▸ **Passage given**:

It’s a little sad but also positive, I suppose, that every time there’s a national scandal we learn more about government and the law. How many of you had ever heard of the Emoluments Clause of the Constitution until a few months ago? How much have you learned lately about national security, counter-intelligence, and even the computer systems in the White House? In this context, one of the things we’ve heard about, particularly relevant, because it’s about former National Security Adviser Mike Flynn, is something called the Logan Act – a heretofore obscure 18th-century federal law – it suddenly could be at the heart of Flynn’s desire for immunity before testifying before Congress, or talking to the FBI. Here to explain the Logan Act and more about the law is my guest, Stephen Vladeck. He’s a professor of law at the University of Texas Law School. His teachings and research focus on federal jurisdiction, constitutional law, and national security law. It is my pleasure to welcome Stephen Vladeck here to the program. Stephen, thanks much for joining us.
Stephen Vladeck: Thanks Jeff, it’s a real pleasure to be with you.
Jeff: It’s great to have you here. This obscure law from the 18th century, I’m sure that even as a law professor, is not something that you had been thinking about a whole lot until a couple of months ago. Tell us a little bit about the Logan Act.

Items from a data source:
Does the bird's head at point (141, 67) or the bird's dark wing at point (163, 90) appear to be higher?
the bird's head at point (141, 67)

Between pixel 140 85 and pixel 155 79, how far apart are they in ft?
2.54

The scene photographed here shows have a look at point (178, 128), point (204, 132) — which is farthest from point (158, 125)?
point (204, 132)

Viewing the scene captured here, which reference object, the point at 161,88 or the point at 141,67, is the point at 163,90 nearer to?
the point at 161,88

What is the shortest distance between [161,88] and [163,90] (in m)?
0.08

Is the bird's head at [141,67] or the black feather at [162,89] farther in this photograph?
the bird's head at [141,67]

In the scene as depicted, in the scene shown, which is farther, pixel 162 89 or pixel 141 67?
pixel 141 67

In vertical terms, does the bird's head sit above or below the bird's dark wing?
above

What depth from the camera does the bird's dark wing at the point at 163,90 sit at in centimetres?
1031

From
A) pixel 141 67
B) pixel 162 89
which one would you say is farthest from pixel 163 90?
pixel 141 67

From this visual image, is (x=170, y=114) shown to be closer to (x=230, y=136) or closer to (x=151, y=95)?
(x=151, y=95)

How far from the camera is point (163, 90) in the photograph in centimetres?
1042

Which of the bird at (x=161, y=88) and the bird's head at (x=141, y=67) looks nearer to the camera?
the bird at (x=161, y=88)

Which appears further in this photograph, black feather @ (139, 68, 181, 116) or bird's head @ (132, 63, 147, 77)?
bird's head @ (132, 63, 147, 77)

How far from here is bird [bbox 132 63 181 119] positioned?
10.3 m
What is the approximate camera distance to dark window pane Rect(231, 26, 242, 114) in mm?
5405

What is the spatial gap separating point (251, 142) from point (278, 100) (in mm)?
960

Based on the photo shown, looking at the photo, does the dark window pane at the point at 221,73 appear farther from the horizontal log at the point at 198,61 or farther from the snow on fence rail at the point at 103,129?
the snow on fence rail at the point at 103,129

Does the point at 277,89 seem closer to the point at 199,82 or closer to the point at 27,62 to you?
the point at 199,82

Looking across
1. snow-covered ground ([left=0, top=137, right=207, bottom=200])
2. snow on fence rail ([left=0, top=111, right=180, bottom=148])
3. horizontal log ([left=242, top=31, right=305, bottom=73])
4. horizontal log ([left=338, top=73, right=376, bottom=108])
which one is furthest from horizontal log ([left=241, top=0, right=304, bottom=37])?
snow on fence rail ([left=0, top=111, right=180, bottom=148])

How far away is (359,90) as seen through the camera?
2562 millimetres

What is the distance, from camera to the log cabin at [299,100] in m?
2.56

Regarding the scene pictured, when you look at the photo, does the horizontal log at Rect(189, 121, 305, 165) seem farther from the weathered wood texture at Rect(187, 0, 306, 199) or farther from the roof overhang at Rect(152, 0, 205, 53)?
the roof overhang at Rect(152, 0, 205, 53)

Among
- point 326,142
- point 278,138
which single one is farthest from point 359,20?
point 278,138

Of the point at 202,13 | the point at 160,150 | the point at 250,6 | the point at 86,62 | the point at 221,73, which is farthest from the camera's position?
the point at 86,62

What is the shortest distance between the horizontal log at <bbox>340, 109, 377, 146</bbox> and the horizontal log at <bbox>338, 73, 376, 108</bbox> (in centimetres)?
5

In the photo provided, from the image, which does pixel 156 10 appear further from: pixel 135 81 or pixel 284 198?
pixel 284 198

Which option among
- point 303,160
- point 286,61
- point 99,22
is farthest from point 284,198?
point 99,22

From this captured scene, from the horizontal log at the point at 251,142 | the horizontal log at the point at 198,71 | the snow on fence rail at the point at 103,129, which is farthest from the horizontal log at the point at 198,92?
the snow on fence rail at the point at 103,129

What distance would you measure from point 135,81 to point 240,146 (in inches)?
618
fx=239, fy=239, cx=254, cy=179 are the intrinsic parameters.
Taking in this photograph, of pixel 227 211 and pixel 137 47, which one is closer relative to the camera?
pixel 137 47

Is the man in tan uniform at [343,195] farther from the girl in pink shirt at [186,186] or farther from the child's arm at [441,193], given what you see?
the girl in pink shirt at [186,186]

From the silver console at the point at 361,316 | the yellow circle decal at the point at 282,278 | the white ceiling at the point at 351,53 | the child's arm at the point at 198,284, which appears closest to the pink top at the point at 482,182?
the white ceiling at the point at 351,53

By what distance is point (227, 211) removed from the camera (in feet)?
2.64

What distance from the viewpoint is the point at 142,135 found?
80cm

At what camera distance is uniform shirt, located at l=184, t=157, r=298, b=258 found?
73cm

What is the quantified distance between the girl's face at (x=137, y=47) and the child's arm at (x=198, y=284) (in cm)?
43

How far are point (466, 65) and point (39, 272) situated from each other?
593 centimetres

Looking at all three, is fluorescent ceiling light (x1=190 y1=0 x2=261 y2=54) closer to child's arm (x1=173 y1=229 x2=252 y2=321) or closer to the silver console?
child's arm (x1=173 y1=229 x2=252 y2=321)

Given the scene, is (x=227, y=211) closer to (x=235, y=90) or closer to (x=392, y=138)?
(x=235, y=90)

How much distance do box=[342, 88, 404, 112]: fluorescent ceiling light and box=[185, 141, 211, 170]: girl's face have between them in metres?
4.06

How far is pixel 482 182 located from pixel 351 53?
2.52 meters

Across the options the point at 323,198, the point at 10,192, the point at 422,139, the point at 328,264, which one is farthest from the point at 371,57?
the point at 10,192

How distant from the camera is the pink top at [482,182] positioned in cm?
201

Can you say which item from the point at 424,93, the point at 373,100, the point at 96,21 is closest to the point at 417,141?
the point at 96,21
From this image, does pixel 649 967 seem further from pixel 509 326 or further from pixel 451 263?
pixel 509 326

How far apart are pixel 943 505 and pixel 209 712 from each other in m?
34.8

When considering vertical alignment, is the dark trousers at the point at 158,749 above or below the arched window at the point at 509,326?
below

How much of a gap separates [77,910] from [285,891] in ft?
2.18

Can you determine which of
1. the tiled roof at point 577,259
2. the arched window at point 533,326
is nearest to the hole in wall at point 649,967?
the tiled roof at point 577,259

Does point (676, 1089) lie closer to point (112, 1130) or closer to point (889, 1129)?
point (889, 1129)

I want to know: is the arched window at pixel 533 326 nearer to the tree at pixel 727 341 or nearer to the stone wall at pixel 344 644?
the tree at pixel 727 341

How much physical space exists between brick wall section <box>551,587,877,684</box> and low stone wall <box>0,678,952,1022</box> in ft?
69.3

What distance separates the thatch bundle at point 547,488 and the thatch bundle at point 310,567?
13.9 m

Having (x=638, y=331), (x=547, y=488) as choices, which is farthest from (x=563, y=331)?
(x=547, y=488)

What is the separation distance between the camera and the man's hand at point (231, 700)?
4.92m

▸ **Brief A**: Reproduce the portion of the interview transcript between "Jeff: It’s great" and "the Logan Act.", inclusive.
▸ **Brief B**:
Answer these questions from the interview transcript:
(i) At which law school does Stephen Vladeck teach?
(ii) Whose desire for immunity could the Logan Act be at the heart of?
(iii) By what name does Stephen Vladeck address the host?
▸ **Brief C**: List every field that the interview transcript names as a focus of Stephen Vladeck's teaching and research.
The material above is separate from the interview transcript and unrelated to it.

▸ **Written answer A**:
Jeff: It’s great to have you here. This obscure law from the 18th century, I’m sure that even as a law professor, is not something that you had been thinking about a whole lot until a couple of months ago. Tell us a little bit about the Logan Act.

▸ **Written answer B**:
(i) The University of Texas Law School.
(ii) Former National Security Adviser Mike Flynn's.
(iii) Jeff.

▸ **Written answer C**: Federal jurisdiction, constitutional law, and national security law.